---------- Dataset excerpts

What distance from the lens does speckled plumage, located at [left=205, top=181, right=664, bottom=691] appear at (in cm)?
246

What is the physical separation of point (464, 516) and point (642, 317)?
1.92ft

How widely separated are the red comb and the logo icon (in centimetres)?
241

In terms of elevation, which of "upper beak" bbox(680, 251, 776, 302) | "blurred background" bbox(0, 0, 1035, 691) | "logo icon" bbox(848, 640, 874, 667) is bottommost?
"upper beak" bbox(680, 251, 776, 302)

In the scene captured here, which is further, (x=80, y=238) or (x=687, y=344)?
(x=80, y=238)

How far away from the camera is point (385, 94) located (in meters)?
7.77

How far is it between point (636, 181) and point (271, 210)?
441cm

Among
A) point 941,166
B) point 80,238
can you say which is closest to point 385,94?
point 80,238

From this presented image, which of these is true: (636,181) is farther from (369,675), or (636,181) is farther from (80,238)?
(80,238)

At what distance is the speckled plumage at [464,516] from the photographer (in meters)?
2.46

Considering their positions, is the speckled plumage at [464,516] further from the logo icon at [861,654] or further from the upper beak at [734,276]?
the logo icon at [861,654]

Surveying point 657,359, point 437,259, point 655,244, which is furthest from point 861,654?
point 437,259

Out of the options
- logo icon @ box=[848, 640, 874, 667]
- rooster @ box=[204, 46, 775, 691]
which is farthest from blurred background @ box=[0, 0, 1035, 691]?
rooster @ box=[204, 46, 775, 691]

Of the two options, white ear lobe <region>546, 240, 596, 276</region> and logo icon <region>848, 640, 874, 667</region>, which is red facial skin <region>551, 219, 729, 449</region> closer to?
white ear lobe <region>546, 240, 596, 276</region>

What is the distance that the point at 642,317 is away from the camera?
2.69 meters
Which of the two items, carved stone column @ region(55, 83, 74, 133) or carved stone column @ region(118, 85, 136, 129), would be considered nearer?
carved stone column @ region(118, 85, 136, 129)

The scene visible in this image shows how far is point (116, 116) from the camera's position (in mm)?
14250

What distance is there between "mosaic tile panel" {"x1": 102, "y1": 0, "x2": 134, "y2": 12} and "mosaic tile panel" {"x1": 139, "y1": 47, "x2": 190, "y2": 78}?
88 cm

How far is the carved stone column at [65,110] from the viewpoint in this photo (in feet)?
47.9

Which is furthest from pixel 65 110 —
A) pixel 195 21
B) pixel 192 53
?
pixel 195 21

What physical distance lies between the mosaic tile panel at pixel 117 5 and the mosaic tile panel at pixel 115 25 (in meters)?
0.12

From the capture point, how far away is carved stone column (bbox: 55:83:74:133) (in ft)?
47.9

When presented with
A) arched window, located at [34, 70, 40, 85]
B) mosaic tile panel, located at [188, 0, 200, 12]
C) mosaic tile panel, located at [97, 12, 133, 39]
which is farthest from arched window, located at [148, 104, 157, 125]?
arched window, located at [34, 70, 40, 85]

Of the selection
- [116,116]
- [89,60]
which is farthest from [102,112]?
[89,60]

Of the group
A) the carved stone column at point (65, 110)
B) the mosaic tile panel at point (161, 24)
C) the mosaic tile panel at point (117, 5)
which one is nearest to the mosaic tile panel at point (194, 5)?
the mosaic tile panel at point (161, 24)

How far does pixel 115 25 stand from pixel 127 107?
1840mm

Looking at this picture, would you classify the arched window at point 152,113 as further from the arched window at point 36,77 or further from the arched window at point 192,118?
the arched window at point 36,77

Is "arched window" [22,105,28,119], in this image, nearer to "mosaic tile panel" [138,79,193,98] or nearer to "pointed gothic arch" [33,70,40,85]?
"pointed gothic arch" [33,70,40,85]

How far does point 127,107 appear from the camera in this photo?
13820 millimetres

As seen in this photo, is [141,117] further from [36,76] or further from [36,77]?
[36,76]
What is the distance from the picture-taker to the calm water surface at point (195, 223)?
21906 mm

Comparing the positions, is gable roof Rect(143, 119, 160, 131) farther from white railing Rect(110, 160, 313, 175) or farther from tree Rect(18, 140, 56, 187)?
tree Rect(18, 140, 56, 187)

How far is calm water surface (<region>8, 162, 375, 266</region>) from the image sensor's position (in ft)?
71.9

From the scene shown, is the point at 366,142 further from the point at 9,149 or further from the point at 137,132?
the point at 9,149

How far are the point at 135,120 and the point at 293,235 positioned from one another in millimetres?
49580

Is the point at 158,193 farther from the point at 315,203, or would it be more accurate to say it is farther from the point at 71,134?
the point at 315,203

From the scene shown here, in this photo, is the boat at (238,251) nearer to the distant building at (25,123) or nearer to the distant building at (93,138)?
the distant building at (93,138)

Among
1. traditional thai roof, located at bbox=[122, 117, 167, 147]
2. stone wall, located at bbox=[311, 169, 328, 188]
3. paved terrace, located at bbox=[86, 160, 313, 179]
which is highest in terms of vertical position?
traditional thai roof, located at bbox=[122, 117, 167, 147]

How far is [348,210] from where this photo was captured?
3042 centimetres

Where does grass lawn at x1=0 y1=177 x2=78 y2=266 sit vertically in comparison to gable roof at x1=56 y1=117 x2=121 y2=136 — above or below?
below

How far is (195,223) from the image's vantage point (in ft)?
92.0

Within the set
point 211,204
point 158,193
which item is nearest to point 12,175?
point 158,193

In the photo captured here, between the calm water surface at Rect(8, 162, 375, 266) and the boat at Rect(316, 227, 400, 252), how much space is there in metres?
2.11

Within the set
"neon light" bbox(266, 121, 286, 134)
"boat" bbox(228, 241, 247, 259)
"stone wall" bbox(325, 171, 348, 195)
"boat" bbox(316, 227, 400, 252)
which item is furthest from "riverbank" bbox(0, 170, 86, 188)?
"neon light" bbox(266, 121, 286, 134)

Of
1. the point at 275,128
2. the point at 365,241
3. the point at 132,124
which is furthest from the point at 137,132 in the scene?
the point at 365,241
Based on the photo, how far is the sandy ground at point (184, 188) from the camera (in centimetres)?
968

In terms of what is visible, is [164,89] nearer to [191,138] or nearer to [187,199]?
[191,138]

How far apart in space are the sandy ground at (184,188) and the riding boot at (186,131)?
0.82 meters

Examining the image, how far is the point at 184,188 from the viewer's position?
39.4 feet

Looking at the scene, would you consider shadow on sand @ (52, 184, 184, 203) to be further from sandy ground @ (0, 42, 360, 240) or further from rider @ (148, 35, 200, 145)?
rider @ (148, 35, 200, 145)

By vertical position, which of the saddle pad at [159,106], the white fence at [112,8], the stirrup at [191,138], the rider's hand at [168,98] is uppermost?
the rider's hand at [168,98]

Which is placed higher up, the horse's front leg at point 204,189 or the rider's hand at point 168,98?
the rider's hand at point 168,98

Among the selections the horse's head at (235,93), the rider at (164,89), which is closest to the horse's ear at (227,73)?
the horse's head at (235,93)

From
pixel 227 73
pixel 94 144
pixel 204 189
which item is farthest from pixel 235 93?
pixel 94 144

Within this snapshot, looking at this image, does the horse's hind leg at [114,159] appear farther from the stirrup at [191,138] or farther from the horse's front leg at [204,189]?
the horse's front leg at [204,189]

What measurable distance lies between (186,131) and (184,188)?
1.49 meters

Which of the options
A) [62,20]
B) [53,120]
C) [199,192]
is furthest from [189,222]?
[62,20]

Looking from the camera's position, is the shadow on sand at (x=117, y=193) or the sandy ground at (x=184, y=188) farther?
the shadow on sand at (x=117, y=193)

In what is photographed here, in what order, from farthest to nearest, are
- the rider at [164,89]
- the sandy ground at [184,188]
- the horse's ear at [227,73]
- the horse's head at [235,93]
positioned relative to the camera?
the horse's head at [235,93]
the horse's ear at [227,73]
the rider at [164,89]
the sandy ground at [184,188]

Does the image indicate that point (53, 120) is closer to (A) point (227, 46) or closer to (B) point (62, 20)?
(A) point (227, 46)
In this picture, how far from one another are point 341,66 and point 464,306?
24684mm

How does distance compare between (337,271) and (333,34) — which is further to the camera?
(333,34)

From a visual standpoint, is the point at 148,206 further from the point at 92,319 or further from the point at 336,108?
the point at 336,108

--------------------

- **What this task involves**
Rewrite the records from the line with "Looking from the" through the end of the records, substituting "farther" for every "further" and leaving everything else unchanged.

- **Correct response**
Looking from the camera's position, is the shadow on sand at (x=117, y=193) or the sandy ground at (x=184, y=188) farther?
the shadow on sand at (x=117, y=193)

In what is photographed here, in what order, from farthest to nearest, are
- the rider at [164,89]
- the sandy ground at [184,188]
- the horse's ear at [227,73]
- the horse's head at [235,93]
positioned relative to the camera?
the horse's head at [235,93]
the horse's ear at [227,73]
the rider at [164,89]
the sandy ground at [184,188]

Does the image indicate that point (53, 120) is closer to (A) point (227, 46) or closer to (B) point (62, 20)?
(A) point (227, 46)
In this picture, how far from one another are point 341,66 and point 464,306?
24684mm

How does distance compare between (337,271) and (333,34) — which is farther to the camera?
(333,34)

From a visual standpoint, is the point at 148,206 farther from the point at 92,319 or farther from the point at 336,108?
the point at 336,108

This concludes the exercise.